_SOURCE TEXT:_
============

By this time the kids were getting hungry again so we walked down the big hill into town, fed the kids (more sausage) and headed off to the Hellbrunn gardens and palace. It’s about 10 km south of town and was the home of prince-archbishop Markus Sitticus. Hellbrunn is famous for its trick fountains, but before we could catch our tour we had to visit the castle itself. At the time it was a big thing to collect “oddities” from the animal kingdom and the kids were fascinated with the odd pictures of the animals kept around the palace, ranging from giant sturgeon to horses with 6 hoofs. A brief walk through the garden brought us to the glass gazebo that was used in one of the scenes in the Sound of Music which was based in Salzburg. Sierra was pleased as this was one of her favorite movies.

============

_REQUESTS:_
(1) Reproduce the passage about the Salzburg trip above word for word, starting with "By this time" and going on through "her favorite movies.".
(2) In the passage about the Salzburg trip, who lived at Hellbrunn?

_DATASET CONTENT:_

============

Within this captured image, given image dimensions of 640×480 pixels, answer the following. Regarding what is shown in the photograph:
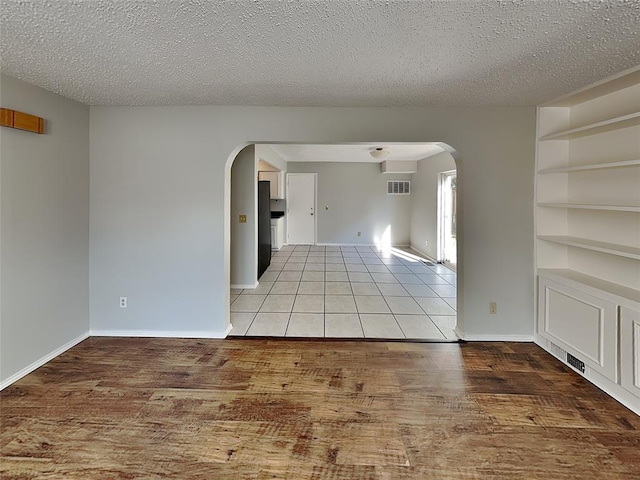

============

_COMPLETE ANSWERS:_
(1)
By this time the kids were getting hungry again so we walked down the big hill into town, fed the kids (more sausage) and headed off to the Hellbrunn gardens and palace. It’s about 10 km south of town and was the home of prince-archbishop Markus Sitticus. Hellbrunn is famous for its trick fountains, but before we could catch our tour we had to visit the castle itself. At the time it was a big thing to collect “oddities” from the animal kingdom and the kids were fascinated with the odd pictures of the animals kept around the palace, ranging from giant sturgeon to horses with 6 hoofs. A brief walk through the garden brought us to the glass gazebo that was used in one of the scenes in the Sound of Music which was based in Salzburg. Sierra was pleased as this was one of her favorite movies.

(2) Prince-archbishop Markus Sitticus.